21a Educates where teachers are found ... (7)

It seems that many (perhaps even an overwhelming majority) of the Brits mistakenly inserted SCHOOLS here - which really messed up the southwest quadrant for them. I avoided this trap, probably due to first having found the solution to 24a, which starts with a G, and then intuiting that 7d might end in ING, thus eliminating SCHOOLS as a possible answer for 21a.

25a Flipping raining around drive home (7)

The definition in this clue is "drive home" for which the solution is INGRAIN. But what is the wordplay? Actually one has three options to choose from.
  • an anagram (flipping ... around) of RAINING
  • reversing the order of (flipping ... around) the syllables in RAIN ING to get ING RAIN
  • a hidden word (indicated by "around") in flippING RAINing
I admit that I chose the wrong option (or, rather, not the one intended by the setter). How did you do? The "correct" answer can be found in Gazza's review.

Clearly, different people will see different solutions here. It seems to me that this is a bit like the drawing where you are asked whether you see an old woman or a young woman, or the image frequently seen in Internet ads asking whether you see a lamp or a woman in a bikini bottom.
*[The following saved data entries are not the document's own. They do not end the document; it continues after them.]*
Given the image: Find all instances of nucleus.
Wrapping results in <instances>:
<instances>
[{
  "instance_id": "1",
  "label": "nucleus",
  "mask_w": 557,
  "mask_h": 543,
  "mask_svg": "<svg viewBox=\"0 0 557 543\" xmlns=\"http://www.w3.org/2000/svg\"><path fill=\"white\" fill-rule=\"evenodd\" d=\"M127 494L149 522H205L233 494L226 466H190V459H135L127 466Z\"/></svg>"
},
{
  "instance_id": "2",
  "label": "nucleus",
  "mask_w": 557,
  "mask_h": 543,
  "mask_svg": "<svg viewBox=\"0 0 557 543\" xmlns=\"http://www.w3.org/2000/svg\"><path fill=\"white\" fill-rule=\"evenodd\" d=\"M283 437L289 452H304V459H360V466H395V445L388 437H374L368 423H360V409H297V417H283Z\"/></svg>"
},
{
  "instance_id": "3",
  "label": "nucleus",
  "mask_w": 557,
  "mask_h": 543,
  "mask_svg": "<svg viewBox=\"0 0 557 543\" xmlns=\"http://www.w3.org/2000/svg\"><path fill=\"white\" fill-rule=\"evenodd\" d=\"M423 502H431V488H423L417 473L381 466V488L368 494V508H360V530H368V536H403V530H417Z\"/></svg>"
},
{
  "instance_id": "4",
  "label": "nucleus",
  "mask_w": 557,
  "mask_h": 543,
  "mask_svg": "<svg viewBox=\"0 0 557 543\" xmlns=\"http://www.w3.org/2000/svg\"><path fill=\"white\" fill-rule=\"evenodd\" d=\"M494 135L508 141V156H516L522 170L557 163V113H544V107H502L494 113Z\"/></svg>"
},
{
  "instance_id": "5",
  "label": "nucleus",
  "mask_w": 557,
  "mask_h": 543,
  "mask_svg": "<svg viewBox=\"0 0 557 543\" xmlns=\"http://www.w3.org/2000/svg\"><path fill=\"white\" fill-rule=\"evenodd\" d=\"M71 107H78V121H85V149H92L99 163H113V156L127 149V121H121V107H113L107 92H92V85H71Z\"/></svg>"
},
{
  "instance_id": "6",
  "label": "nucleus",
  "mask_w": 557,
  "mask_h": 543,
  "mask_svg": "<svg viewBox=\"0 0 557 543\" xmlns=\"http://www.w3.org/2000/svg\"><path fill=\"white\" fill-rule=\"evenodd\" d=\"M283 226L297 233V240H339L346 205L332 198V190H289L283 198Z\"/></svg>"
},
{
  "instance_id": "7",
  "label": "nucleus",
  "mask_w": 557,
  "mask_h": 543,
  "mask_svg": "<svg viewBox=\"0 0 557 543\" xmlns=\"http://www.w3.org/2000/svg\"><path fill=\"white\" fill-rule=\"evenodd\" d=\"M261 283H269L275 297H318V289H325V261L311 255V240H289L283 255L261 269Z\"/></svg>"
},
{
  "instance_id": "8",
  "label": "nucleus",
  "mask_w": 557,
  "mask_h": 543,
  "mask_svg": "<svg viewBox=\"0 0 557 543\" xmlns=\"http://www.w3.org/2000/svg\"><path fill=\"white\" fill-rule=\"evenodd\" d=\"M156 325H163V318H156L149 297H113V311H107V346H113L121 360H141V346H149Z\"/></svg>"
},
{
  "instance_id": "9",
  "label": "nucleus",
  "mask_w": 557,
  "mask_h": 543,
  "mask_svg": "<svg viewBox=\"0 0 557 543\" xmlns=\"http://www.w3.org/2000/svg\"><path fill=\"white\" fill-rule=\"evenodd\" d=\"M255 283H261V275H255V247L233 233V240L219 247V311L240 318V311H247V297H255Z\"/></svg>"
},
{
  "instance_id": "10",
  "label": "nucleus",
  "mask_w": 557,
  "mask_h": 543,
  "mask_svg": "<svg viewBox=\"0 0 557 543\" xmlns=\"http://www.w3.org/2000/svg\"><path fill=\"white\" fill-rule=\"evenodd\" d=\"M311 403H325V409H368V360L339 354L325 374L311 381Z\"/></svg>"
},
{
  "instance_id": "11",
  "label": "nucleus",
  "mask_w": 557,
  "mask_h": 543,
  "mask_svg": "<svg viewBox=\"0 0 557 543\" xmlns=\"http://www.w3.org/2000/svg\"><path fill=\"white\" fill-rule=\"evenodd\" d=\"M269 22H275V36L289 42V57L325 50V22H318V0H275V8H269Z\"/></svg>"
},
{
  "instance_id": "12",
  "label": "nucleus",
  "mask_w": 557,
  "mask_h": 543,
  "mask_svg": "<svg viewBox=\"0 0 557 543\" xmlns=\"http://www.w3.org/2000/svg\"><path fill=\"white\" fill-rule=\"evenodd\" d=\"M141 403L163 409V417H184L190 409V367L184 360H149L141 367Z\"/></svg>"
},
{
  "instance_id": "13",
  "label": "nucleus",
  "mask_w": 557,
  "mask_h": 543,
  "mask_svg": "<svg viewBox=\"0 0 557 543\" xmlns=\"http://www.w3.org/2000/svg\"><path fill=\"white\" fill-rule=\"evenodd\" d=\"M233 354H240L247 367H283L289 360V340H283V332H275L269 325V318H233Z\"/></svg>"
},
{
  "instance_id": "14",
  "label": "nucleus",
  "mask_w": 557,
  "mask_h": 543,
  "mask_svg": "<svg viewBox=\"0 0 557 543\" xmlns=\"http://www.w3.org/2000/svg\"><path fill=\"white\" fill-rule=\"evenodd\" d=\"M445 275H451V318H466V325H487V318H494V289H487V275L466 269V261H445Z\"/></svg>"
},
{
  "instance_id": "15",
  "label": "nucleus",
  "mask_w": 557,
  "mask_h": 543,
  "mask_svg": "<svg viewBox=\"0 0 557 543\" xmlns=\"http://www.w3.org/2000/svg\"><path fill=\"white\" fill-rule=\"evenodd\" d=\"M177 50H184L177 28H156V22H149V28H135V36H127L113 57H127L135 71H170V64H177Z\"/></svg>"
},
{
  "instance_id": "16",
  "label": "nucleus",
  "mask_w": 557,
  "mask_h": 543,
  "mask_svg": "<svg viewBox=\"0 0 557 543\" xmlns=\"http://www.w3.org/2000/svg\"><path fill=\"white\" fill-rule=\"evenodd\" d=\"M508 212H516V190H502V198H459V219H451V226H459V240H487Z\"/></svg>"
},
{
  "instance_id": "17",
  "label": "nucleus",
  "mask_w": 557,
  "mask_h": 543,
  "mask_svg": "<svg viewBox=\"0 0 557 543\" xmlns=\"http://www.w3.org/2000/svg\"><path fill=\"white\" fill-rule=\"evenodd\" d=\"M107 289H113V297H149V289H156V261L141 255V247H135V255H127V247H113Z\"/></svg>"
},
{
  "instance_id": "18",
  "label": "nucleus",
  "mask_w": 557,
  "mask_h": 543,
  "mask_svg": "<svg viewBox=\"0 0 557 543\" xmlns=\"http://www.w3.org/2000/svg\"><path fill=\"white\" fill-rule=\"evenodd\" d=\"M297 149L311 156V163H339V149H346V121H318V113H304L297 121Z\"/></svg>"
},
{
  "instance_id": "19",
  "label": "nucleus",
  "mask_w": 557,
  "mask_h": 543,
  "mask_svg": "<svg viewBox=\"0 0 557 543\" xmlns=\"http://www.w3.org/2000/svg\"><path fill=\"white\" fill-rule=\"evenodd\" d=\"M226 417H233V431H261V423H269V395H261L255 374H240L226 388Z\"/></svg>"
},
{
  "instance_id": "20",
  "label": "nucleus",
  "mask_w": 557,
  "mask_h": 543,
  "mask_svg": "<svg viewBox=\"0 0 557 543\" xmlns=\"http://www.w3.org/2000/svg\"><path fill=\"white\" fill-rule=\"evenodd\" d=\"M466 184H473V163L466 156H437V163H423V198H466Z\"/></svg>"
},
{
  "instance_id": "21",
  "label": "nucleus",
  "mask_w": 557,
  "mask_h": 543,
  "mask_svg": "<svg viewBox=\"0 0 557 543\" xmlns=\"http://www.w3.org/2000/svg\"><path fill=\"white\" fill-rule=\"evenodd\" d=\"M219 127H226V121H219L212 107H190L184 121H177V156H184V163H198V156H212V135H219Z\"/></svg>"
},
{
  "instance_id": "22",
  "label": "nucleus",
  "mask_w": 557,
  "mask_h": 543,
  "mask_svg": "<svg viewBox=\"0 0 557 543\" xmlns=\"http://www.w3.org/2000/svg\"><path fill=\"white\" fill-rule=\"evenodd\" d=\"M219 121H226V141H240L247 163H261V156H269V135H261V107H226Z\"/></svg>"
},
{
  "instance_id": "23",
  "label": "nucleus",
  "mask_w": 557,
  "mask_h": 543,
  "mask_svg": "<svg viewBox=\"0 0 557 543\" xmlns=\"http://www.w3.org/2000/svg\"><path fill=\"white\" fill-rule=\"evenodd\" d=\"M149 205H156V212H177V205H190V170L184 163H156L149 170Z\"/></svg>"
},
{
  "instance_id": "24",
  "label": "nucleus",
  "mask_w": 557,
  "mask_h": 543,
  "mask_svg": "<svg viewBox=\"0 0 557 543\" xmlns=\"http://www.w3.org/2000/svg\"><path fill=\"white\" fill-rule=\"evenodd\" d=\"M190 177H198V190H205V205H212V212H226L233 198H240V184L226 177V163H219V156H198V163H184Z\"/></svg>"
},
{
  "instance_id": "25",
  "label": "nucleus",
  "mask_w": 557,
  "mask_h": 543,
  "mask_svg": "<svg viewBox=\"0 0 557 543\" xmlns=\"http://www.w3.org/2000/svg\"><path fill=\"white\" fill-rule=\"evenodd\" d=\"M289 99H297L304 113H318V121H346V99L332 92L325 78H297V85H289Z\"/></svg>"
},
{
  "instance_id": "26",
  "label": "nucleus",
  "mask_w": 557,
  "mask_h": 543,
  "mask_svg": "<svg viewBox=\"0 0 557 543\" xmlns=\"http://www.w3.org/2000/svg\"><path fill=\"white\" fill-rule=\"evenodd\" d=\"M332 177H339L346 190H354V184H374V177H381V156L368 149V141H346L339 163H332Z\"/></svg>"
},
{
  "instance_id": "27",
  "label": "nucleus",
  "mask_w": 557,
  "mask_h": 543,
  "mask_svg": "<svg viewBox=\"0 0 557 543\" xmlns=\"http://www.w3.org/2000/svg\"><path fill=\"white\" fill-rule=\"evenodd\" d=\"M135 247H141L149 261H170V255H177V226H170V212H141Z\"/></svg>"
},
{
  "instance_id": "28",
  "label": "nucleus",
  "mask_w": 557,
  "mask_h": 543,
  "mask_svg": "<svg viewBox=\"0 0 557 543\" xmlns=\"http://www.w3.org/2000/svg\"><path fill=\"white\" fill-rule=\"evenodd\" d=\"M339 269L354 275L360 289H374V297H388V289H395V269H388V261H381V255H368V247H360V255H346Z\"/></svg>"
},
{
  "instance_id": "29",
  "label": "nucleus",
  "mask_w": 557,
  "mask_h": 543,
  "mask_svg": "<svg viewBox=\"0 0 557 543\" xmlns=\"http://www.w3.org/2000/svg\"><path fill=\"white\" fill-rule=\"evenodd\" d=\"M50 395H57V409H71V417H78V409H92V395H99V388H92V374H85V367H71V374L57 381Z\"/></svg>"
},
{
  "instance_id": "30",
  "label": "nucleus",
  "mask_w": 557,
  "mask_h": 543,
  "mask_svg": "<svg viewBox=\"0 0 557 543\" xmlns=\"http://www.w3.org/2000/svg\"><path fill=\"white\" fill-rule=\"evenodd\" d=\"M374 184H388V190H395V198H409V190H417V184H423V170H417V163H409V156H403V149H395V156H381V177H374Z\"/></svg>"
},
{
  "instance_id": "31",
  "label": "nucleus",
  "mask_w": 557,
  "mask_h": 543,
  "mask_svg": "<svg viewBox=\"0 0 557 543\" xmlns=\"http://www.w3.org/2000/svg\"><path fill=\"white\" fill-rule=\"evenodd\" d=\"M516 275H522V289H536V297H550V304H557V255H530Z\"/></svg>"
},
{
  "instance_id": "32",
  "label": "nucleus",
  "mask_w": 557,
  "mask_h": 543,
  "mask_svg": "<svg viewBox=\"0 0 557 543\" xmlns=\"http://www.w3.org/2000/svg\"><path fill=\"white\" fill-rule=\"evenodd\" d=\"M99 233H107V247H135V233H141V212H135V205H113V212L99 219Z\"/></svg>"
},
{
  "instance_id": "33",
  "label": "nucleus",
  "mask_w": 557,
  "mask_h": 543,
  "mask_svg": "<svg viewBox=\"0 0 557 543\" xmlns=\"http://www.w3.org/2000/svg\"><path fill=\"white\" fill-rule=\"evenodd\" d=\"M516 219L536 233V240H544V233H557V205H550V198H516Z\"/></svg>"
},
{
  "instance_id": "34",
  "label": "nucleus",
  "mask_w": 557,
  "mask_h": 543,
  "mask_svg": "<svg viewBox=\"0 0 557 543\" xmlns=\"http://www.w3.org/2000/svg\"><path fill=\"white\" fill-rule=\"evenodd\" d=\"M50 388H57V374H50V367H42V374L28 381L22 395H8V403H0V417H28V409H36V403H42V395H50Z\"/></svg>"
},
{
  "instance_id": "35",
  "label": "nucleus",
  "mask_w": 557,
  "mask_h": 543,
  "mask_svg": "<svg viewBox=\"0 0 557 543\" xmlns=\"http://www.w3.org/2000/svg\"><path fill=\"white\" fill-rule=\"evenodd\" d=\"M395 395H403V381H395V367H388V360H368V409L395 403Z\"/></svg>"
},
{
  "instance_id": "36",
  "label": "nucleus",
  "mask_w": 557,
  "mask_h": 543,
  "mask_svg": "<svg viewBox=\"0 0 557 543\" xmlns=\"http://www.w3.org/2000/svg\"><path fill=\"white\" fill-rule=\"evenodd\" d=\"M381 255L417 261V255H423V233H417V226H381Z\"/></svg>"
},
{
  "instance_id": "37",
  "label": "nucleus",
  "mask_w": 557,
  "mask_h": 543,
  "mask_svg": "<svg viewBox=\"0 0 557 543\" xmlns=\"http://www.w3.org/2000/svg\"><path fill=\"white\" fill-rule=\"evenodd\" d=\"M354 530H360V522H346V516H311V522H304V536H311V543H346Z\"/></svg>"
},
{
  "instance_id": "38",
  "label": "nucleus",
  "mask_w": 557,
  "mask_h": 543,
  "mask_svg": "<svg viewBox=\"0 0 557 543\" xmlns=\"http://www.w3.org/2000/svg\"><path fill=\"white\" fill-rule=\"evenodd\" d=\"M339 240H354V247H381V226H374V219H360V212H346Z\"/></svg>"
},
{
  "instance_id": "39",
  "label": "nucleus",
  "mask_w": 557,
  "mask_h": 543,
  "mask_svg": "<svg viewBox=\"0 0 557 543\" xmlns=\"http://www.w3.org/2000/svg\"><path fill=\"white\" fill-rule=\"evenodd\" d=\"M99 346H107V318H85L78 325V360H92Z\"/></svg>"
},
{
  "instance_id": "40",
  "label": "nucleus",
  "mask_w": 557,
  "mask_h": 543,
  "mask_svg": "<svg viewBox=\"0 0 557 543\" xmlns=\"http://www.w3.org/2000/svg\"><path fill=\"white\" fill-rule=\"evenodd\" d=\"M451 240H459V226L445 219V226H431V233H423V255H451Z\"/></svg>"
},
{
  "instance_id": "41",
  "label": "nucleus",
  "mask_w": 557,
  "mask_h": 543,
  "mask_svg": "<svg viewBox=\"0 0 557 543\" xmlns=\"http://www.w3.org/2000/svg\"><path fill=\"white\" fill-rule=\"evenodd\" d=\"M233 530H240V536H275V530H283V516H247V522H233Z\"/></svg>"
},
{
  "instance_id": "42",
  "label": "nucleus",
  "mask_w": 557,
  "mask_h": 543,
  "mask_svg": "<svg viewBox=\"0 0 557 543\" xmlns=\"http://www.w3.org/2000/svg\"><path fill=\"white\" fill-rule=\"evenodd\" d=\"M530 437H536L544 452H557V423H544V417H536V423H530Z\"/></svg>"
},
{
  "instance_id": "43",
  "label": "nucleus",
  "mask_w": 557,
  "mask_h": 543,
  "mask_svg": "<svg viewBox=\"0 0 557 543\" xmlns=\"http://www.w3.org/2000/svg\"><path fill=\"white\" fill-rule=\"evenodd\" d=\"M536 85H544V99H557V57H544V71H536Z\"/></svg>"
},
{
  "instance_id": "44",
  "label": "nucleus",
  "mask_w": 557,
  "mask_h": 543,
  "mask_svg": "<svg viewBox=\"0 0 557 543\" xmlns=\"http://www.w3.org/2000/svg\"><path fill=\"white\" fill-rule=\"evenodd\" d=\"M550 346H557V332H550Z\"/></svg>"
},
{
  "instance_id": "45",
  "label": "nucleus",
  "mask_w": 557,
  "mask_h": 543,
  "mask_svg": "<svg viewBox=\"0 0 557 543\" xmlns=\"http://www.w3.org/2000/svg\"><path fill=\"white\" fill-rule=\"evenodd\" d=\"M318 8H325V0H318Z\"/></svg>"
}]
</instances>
Moreover, few people are likely to see (without prompting) that there are multiple possible solutions. The reason being akin to the anwer to the old riddle, "When you are searching for something, why do you always find it in the last place you look?" Answer: "Because once you find it, you stop looking."

4d African capital city reaches Atlantic, initially (5)

Yesterday, I discussed &lit (all-in-one) clues at some length. Here, as Gazza puts it, we have "a clever attempt at an all-in-one ". In one reading of this clue, the word "initially" is used as a direction to use the initial letters of the preceeding words, thereby producing ACCRA. In the second reading, we are presumably supposed to see the entire clue as a cryptic definition of ACCRA. However, on this latter level, the clue really doesn't work for me. The phrase "African capital city" alone would define ACCRA and the remainder of the clue "reaches Atlantic, initially" doesn't seem to add anything meaningful, as far as I can see. Therefore, I believe Gazza was spot on in characterizing this as a "clever attempt" - one that probably did not wholly succeed.

7d Following an eagle, an albatross ... (12)

This is one of those clues where one suspects they might be missing some clever nuance in the wordplay. However, as far as I can see, it is merely saying that if one were to be following (with their eye) an eagle, an albatross, etc., they would be BIRDWATCHING. The clue is intended to mislead the solver into thinking that it is about golf, where an eagle is a score of two under par on a hole and an albatross is a score of three under par.